There’s a delightful perversity to the story of The Vaselines.  The Glaswegian band released their first album, Dum Dum, in 1989 — and promptly broke up.  They got one of those career boosts a band can only dream of: Kurt Cobain listed Eugene Kelly and Frances McKee as his favorite songwriters, and proved it on MTV Unplugged in New York, when Nirvana covered “Jesus Doesn’t Want Me For A Sunbeam,” not to mention a killer version of “Molly’s Lips” on Incesticide.  And yet by that time, there was no band to cash in on the plug.  The story seemingly ended with one album, two singles, and a famous missed chance.

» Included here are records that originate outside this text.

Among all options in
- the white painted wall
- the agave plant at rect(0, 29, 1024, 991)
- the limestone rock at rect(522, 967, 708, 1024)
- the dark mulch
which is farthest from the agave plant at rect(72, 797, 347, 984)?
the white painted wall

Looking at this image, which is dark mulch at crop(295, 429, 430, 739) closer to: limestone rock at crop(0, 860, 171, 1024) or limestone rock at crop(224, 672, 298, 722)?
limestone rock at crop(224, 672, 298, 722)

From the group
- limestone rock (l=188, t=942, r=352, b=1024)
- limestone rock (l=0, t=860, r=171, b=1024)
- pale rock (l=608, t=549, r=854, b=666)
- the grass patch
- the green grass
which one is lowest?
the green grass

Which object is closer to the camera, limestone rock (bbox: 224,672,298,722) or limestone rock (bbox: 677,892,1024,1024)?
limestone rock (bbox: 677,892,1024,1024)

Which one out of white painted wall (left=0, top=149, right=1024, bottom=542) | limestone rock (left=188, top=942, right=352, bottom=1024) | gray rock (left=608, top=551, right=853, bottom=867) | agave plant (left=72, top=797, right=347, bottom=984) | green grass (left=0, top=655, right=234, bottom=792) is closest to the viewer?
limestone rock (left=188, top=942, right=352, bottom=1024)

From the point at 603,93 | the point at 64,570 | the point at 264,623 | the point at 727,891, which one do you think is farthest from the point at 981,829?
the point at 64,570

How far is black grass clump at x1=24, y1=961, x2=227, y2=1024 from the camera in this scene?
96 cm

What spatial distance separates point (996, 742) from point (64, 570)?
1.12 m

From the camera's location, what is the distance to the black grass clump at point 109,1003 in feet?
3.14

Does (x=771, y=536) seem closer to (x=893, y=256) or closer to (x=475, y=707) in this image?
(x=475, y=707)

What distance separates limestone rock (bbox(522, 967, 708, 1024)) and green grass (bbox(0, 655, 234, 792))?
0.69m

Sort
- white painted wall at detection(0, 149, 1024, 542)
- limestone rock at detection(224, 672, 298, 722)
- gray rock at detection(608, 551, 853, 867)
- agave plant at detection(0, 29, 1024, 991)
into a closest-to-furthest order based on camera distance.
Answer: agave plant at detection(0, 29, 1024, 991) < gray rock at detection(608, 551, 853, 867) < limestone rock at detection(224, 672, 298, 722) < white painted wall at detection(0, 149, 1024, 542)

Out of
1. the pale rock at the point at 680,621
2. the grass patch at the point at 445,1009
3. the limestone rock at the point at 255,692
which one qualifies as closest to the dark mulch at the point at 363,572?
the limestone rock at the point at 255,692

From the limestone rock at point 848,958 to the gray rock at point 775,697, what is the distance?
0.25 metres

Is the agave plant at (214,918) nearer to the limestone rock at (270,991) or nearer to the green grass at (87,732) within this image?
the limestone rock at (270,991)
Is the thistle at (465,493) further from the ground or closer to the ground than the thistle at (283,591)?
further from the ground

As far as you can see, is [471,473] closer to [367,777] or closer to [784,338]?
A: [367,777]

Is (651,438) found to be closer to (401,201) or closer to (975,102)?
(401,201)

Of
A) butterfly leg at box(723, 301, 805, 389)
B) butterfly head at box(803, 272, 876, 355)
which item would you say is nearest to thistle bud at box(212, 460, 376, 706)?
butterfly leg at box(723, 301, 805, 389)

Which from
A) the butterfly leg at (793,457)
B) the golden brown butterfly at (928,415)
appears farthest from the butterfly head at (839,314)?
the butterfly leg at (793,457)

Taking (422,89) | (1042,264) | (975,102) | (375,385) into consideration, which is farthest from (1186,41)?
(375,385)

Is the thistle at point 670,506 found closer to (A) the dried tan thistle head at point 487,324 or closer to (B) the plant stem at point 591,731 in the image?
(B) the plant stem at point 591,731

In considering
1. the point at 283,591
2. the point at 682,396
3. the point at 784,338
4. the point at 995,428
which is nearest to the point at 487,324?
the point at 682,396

Not for another 21 years did The Vaselines put out Sex With An X, the follow-up to the lauded Dum Dum, and what a follow-up it was.  We were, alas, a little slow on the pick-up and had to list in 2011 as one of our previous-year’s regrets the fact that it hadn’t made the Tulip Frenzy 2010 Top Ten List (c).  Since then, Sex With An X has been a regular presence in our earbuds, and we play it anytime we want to have our mood improved by gorgeously melodic and often howlingly funny songs.  To say that The Vaselines only delivered on their promise after a generation’s absence just ads to the perversity of their story.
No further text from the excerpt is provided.